History
Back to NewsroomThe first known Australian to die in France, on the Western Front during the First World War
A number of Australian-born soldiers serving in the British Expeditionary Force were sent to France in August 1914 and died in the opening engagements of the war on the Western Front.
For many years, they were recorded as British casualties; their Australian origins were not recognised in official paperwork. One such Australian was Lieutenant William Chisholm, who was mortally wounded at the battle of Le Cateau.
Lieutenant William Chisholm was born in Sydney in 1892, the eldest son of an eminent surgeon at Sydney Hospital. After attending Sydney Grammar School, Chisholm moved to England with his family in 1910 and attended the Royal Military College at Sandhurst to become a British Army officer.
At the age of 22, Chisholm joined the East Lancashire Regiment which embarked for France several days after the declaration of war. In his first major action on the Western Front, he was wounded at Le Cateau on 27 August 1914 and died the next day. His death was reported widely in the Australian press.
Lieutenant Chisholm was buried in the small cemetery at Ligny-en-Cambrésis, in northern France, alongside 40 other war casualties.
Deeply affected by the loss of their eldest son, the Chisholm family maintained a close relationship with the town. William’s father commissioned a headstone in honour of his son and fellow soldiers who died alongside him. The headstone still stands today. The family also offered grants to keep the war graves tidy and to support war orphans. When William’s mother, Emma died at the family home “Ligny” in Woollahra in 1928, William’s father and sister brought her ashes to France. Respecting her wishes, her ashes were entombed in the Ligny-en-Cambrésis cemetery, just metres from her son’s grave.
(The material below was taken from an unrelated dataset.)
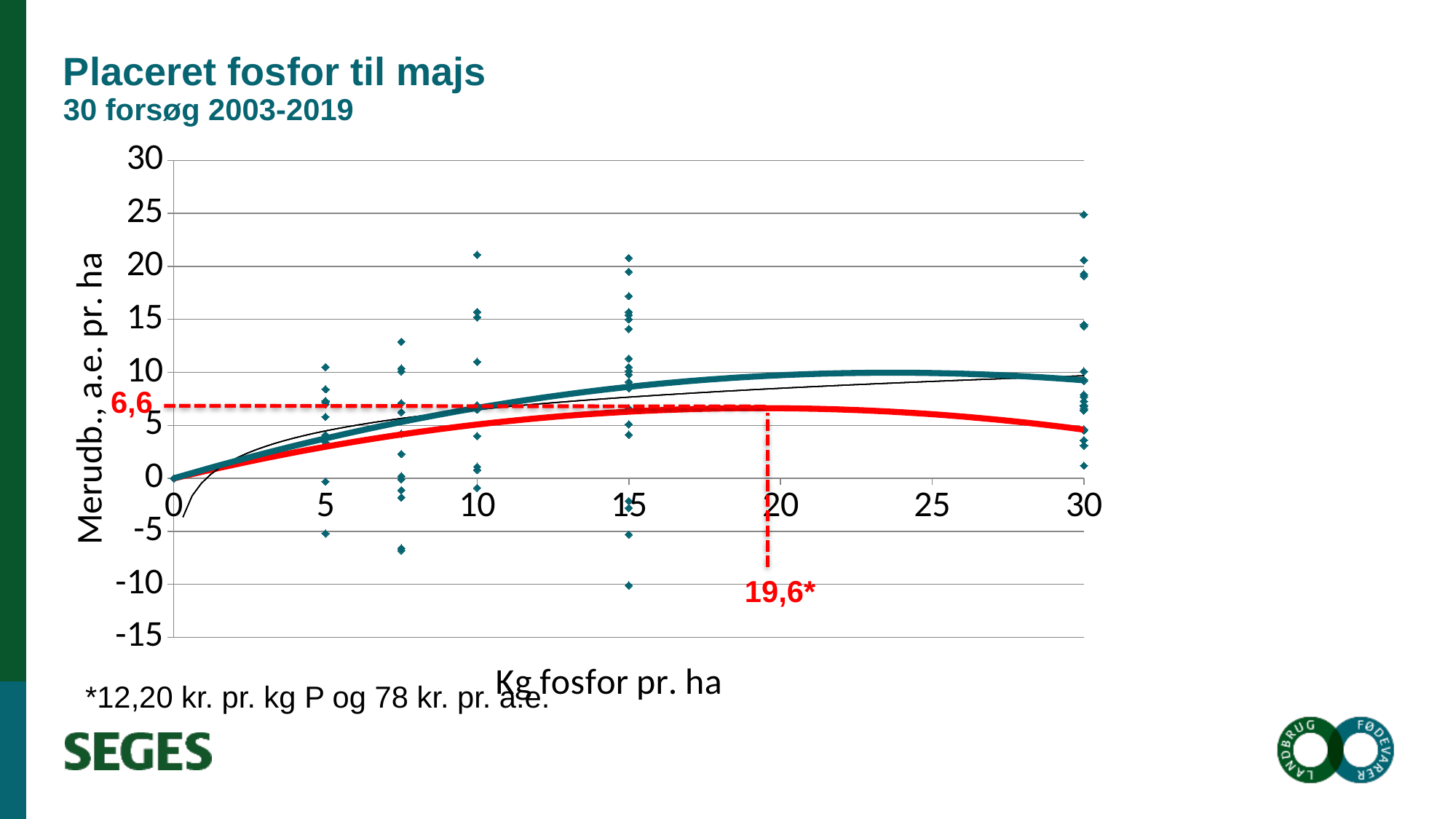
At 30 kg fosfor pr. ha, which curve is higher, the teal curve or the red curve? The teal curve Is the value of the teal curve at 30 kg fosfor pr. ha greater or less than 5? greater Is the lowest scatter point at 15 kg fosfor pr. ha greater or less than -5? less What is the title of the chart on the slide? Placeret fosfor til majs What is the lowest value shown on the y axis? -15 What is the highest value shown on the x axis? 30 What x-axis value is marked by the red dashed vertical line? 19,6* What is the label of the y axis? Merudb., a.e. pr. ha What value is marked by the red dashed horizontal line? 6,6 What kind of chart is shown on the slide? Scatter chart with fitted curves Is the value of the red curve at 30 kg fosfor pr. ha greater or less than 10? less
Further reinforcing the Franco-Australian link, through his mother’s family, Chisholm was a descendant of Gabriel Huon de Kerilleau, a nobleman from Brittany, France, who fled to Australia in 1794 during the French Revolution. In Australia, Huon de Kerilleau served in the New South Wales Corps and tutored the children of pastoralist John Macarthur. He was then granted large tracts of land by Governor William Bligh and became a pioneer in the Shoalhaven district.
Recently, after representations by the people of Ligny-en-Cambrésis, the Australian War Memorial officially recognised William Chisholm as the first Australian who died in France during the First World War.
Chisholm was buried as a British soldier, but to the local people of Ligny-en-Cambrésis, to his family (and the press) in Australia, he was an Australian.
Each year on 27 August, the village organises a ceremony to pay tribute to Lieutenant William Chisholm’s sacrifice. Information panels can be found in the village telling his story, and the main road through the village was also named in Chisholm’s honour. Ligny-en-Cambrésis is a short distance from Mont St Quentin, the location of the 2nd Division Memorial, on the Australian Remembrance Trail.